I try to change myself through diet and exercise. I happily wear glasses, but also consider eye surgery. I wear make-up most days. I color my hair. I am a mix of contradictions and ambiguities. Can I let other people be that, too?

(Sorry for the long comment. This would be a good post on my blog, but I try not to put what might be sensitive information about my spouse in that space, so I am going to leave it here.)

Mary Beth said...

I have worked a long time (I'm 50) to move away from cultural ideas of how a woman should look. Makeup, heels, all the stuff I was a slave to and now eschew.

So I am simultaneously glad for Caitlyn that she can do what she wants to, show the self she has wanted to be, and also wonder if, after a number of years as a woman, she might go through the same thoughts. It's all so very complicated.

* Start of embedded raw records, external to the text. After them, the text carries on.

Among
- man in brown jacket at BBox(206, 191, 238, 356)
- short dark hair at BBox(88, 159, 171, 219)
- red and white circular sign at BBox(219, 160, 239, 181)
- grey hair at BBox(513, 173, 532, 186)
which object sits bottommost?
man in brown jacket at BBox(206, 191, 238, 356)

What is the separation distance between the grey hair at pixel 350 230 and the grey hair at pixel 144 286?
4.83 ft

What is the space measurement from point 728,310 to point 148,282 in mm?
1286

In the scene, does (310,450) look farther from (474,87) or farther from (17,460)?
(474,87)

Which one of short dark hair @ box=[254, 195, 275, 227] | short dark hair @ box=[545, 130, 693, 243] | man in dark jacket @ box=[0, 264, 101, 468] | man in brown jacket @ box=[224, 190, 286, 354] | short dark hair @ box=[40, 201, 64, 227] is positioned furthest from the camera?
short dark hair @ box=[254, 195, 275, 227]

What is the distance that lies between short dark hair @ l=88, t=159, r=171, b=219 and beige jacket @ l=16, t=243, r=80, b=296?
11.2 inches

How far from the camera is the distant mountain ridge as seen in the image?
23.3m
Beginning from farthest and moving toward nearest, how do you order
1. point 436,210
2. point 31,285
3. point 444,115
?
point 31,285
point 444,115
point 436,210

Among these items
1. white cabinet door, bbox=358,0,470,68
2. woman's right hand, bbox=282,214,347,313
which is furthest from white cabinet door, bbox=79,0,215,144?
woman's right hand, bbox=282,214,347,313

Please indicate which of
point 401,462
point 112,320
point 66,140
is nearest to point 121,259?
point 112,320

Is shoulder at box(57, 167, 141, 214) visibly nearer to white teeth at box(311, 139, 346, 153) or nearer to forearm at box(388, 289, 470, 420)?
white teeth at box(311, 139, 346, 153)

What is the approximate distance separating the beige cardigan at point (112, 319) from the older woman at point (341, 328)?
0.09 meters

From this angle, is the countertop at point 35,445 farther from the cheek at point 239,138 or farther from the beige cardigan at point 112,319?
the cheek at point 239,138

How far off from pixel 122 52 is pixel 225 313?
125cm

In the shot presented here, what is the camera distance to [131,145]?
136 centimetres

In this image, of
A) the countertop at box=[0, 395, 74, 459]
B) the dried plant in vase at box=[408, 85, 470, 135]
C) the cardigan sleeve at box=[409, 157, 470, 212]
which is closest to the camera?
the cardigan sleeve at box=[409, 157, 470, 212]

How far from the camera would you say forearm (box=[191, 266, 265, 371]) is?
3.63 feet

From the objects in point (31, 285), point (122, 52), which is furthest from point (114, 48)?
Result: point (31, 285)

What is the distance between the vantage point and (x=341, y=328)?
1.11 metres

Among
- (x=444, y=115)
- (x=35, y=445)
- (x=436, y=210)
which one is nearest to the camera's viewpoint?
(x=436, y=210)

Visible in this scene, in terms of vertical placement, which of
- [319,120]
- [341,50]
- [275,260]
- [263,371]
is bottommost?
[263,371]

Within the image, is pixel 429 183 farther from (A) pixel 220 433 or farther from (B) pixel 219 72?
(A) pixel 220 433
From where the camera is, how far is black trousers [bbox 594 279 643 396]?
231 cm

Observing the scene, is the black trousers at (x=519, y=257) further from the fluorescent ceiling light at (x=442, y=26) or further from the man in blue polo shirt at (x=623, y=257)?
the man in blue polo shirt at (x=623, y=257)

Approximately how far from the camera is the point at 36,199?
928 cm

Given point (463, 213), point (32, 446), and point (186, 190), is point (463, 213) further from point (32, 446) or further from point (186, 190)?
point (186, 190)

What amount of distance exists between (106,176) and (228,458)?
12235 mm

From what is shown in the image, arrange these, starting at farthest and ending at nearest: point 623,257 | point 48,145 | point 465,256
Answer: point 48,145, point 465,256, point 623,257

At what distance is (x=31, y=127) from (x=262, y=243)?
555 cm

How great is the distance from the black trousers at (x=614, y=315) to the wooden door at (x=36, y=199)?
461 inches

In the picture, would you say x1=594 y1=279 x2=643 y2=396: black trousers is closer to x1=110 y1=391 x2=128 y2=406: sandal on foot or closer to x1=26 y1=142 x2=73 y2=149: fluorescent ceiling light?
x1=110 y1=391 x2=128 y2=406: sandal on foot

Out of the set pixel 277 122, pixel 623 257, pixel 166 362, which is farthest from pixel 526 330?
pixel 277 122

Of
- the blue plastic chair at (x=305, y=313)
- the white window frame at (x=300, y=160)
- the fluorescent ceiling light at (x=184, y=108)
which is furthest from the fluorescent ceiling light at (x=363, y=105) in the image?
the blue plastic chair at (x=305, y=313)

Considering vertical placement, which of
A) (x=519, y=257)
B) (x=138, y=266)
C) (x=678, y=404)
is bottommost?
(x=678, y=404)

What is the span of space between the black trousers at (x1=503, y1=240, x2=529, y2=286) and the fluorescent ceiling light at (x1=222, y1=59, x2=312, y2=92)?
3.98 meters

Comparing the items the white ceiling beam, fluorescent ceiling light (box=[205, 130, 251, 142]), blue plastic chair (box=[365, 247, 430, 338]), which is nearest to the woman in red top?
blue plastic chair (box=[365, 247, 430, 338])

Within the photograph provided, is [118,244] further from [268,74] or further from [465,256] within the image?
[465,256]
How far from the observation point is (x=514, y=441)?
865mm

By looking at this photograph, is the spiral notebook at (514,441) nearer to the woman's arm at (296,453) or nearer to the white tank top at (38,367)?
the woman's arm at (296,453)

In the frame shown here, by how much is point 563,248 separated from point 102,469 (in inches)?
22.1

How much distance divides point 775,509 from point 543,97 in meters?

Kristin Berkey-Abbott said...

Wendy and Mary Beth, thank you so much for responding!

Lucille in CT said...

My thought of the photo shoot and cover was less about her bravery and more about shoot, I guess I could look that good if I had that much surgery---the average person cannot.

And the average trans person? I read an interesting article yesterday by the transgender actor from "Orange is the New Black". I don't watch the show so I don't know her, but of her----anyway, her take on the cover/photo shoot was that she didn't know if it would be somewhat negative on your average trans person, who is not going to get implants or facial surgery, who is not going to doll up---sort of similar to your comment about the average woman (how come you can't look like her, who isn't a real woman?)

I also wonder about her decision to alter her top half but then not have genital surgery. NONE OF MY BUSINESS and probably I shouldn't be thinking that/questioning it at all, but unfortunately, since the cover shot was over her in lingerie, I couldn't help thinking of that. Because it makes me feel like it's the outward that is important---how you present (the makeup, facial, the breasts) when i thought it was really about what's inside and being able to express yourself.

Perhaps when she was a man knowing she was a woman, her idea of a woman was a glamourous one---or maybe it's just the photo shoot was such, and her everyday will be every day. Who knows.

I applaud her courage but it does seem kind of in your face in a way. I heard a third grader talking about "Bruce Jenner" the other day and it kind of made me wonder and worry...

Anonymous said...

You are an amazing writer. I love you sis!